За подъезжающим Битманом увязывается Гарино — когда гром гремит, его прихватывает тоска. Разгоряченный Битман отшвыривает его ногой, Гарино протискивается в коридор, но оттуда его выгоняют последние убегающие гости.
Под первыми дождевыми каплями стоит высокая Терезия Гунишова — у нее болят ноги, потому что стоит она уже долго, не может смириться, что к ней не приехали. Ветер треплет на ней темное платье, лохматит седые волосы, платок, завязанный узлом, сдуло на шею. В дождь она не стыдится плакать, из глаз льются горячие слезы, а с неба — ледяной дождь.
Гарино отчаянно ищет спасения и находит его в свинарнике. Когда-то тут было полно жирных хряков, но кухарки теперь таскают помои домой, и потому в свинарнике последняя могиканка, худая, как кочерга. Гарино, прыгнув к свинье, прижимается к ней, ищет защиту от этой напасти, что бушует снаружи. Слабонервная свинья не верит в его бескорыстную нежность, пятится от нежеланного гостя. Пес боится грозы, свинья — пса.

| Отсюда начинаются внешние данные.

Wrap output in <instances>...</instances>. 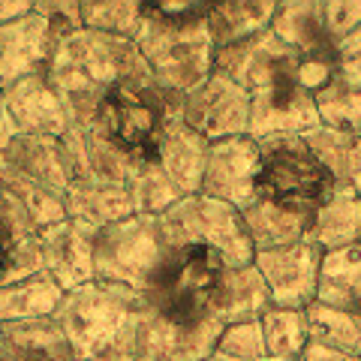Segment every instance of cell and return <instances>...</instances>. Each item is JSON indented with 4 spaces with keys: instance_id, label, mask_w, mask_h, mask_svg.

— Нет, не довелось нам изведать страшной грозы,— предается воспоминаниям в столовой Милка Болехова.
— Это почему ж?
— Да потому, что ее не было. На море бывает страшная буря, а тут — нет, но как-то раз был у нас Имро, брат мой, ходил в среднюю школу в Кежмарке, а у нас вот тут радио на батарейках было,— указывает Милка между окнами.
— Тише,— шипит Йожка; в приемнике хрипят молнии, и он недослышал важных известий о бомбовом покушении.
— ...а выключатель был прибит в окне между двумя
рамами, не видать его было, полымя так и металось туда-сюда, все мы жутко боялись, а Имро и говорит, раз я тут, ничего не бойтесь, и вдруг так громыхнуло, что мы все, считай, в штаны наложили, а Имро-то первый — шасть в угол к дверям, ох уж мы и смеялись, бедолага-сердяга, как же плохо он кончил, четыре раза опухоли резали, потом на химиотерапию ходил, жену какой-то парняга на мотоцикле сшиб, беда мужика совсем задавила, газ пустил, ее из больницы на похороны привезли, да, беда на беду, не глядеть бы на божий свет.